### Exercise brief
Quote all of the data that follows exactly as written, skipping the images.
+++++
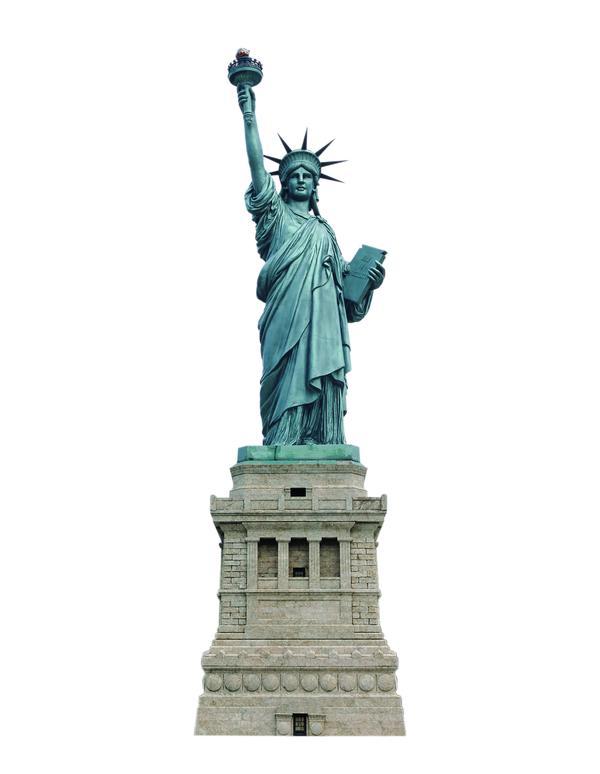 美国风景图片 世界风光图 世界风光
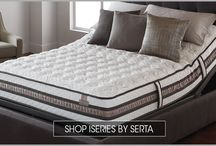 Beds and mattresses / A selection of the best products currently available in our stores.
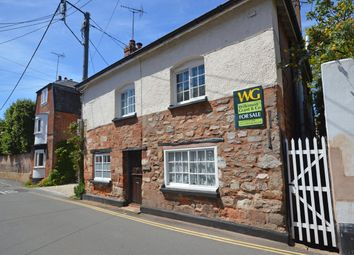 Thumbnail 2 bedroom cottage for sale in The Strand, Lympstone, Exmouth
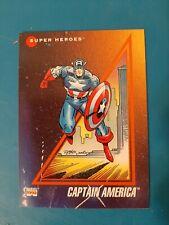 1992 Impel Marvel Universe Series 3 Prototypes Captain America #37 0p3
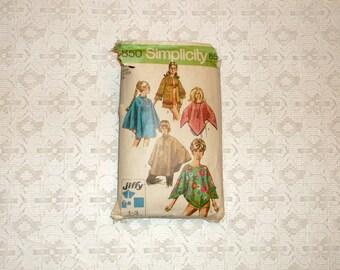 Vintage 70's Poncho Cape Towel Jacket Pattern szM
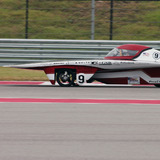 Team PrISUm's solar racing car on track in Austin, Texas
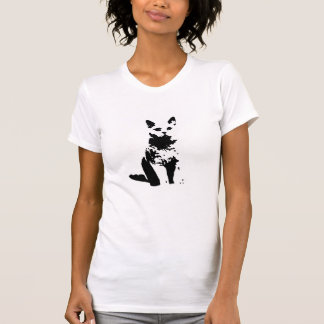 Cat in black and white t-shirt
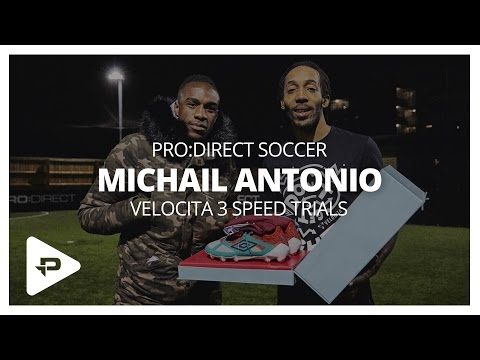 Umbro Velocita³ Speed Trials with Michail Antonio at Pro:Direct Play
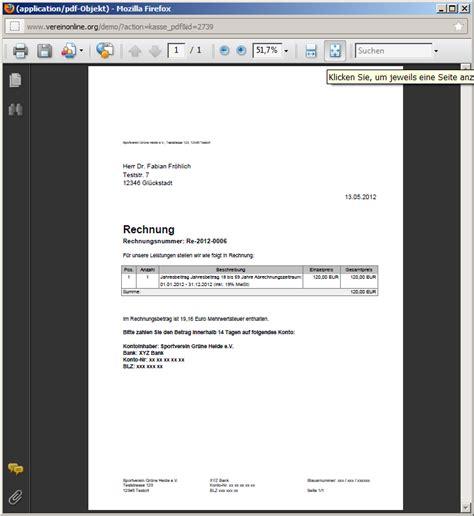 Schreiben Offene Rechnung Muster Erstellte Rechnungen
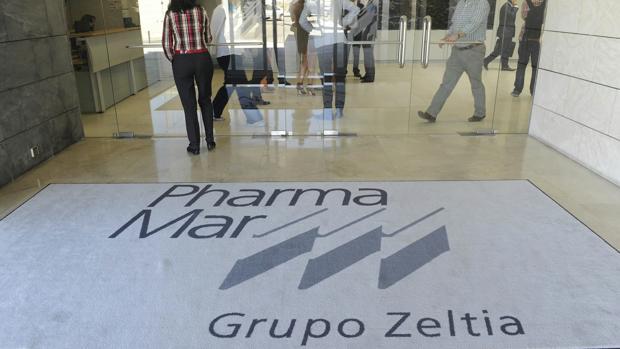 La compañía este hecho ya fue adelantado como uno de los elementos principales de la estrategia para la fusión con Zeltia en diciembre de 2014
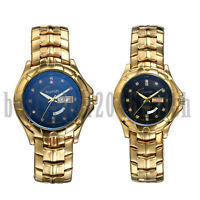 Luxury Rhinestone Dial Calendar Stainless Steel Quartz Wrist Watches Couple Gold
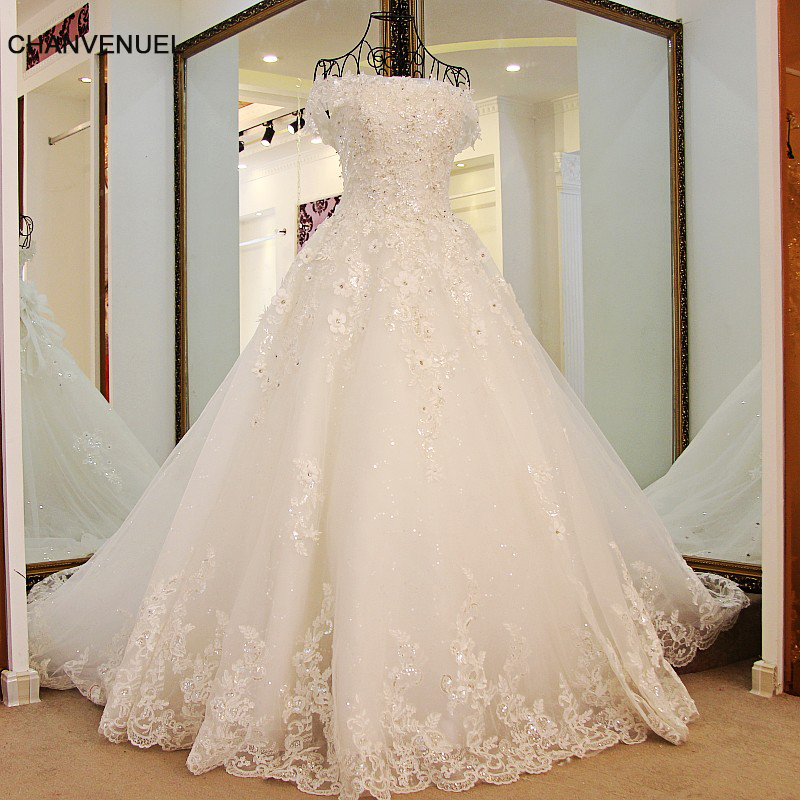 LS98850 Princess Wedding Gowns Sweep Train Lace up Back Luxury Lace Wedding Dress Bride Dresses Robe De Mariage Hochzeitskleid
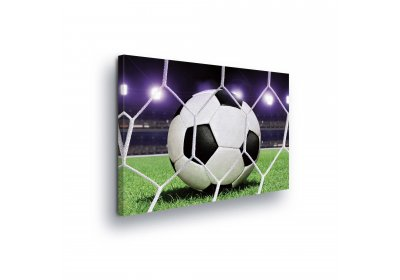 Football and Sport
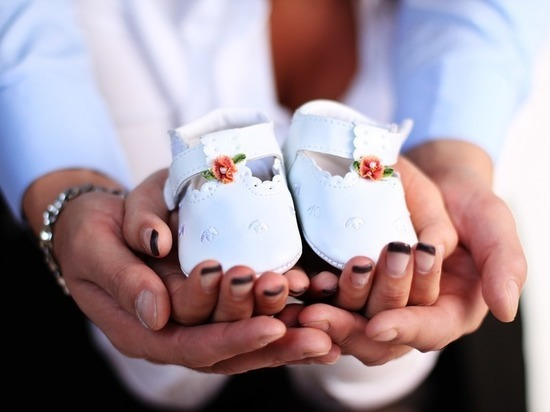 Количество свадеб и новорожденных выросло в Забайкалье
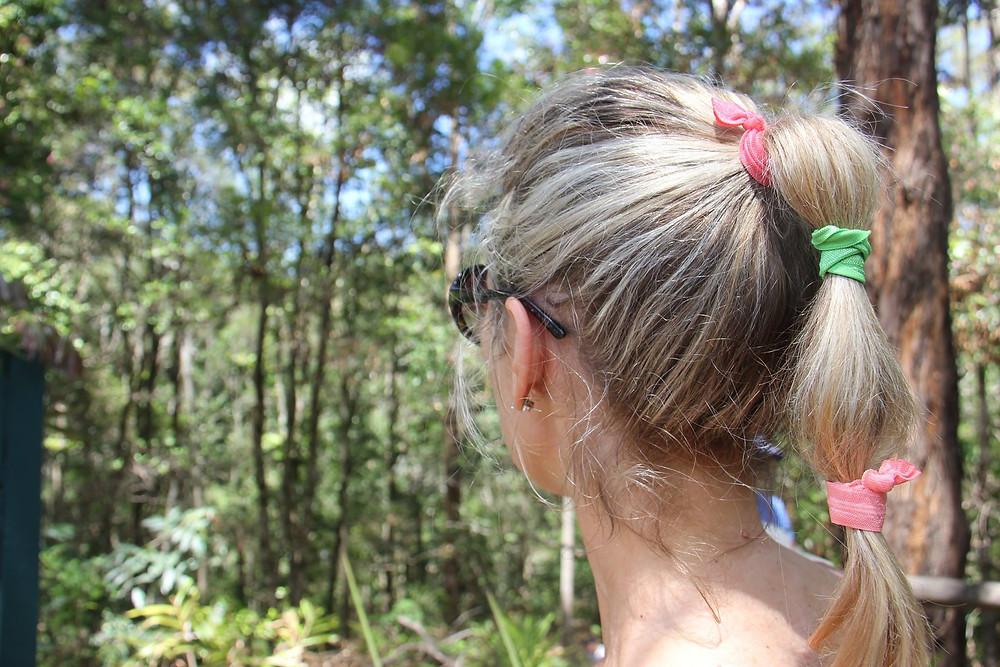 Hair Flair Watermelon Hair Ties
+++++
### Task solution
 美国风景图片 世界风光图 世界风光
 Beds and mattresses / A selection of the best products currently available in our stores.
 Thumbnail 2 bedroom cottage for sale in The Strand, Lympstone, Exmouth
 1992 Impel Marvel Universe Series 3 Prototypes Captain America #37 0p3
 Vintage 70's Poncho Cape Towel Jacket Pattern szM
 Team PrISUm's solar racing car on track in Austin, Texas
 Cat in black and white t-shirt
 Umbro Velocita³ Speed Trials with Michail Antonio at Pro:Direct Play
 Schreiben Offene Rechnung Muster Erstellte Rechnungen
 La compañía este hecho ya fue adelantado como uno de los elementos principales de la estrategia para la fusión con Zeltia en diciembre de 2014
 Luxury Rhinestone Dial Calendar Stainless Steel Quartz Wrist Watches Couple Gold
 LS98850 Princess Wedding Gowns Sweep Train Lace up Back Luxury Lace Wedding Dress Bride Dresses Robe De Mariage Hochzeitskleid
 Football and Sport
 Количество свадеб и новорожденных выросло в Забайкалье
 Hair Flair Watermelon Hair Ties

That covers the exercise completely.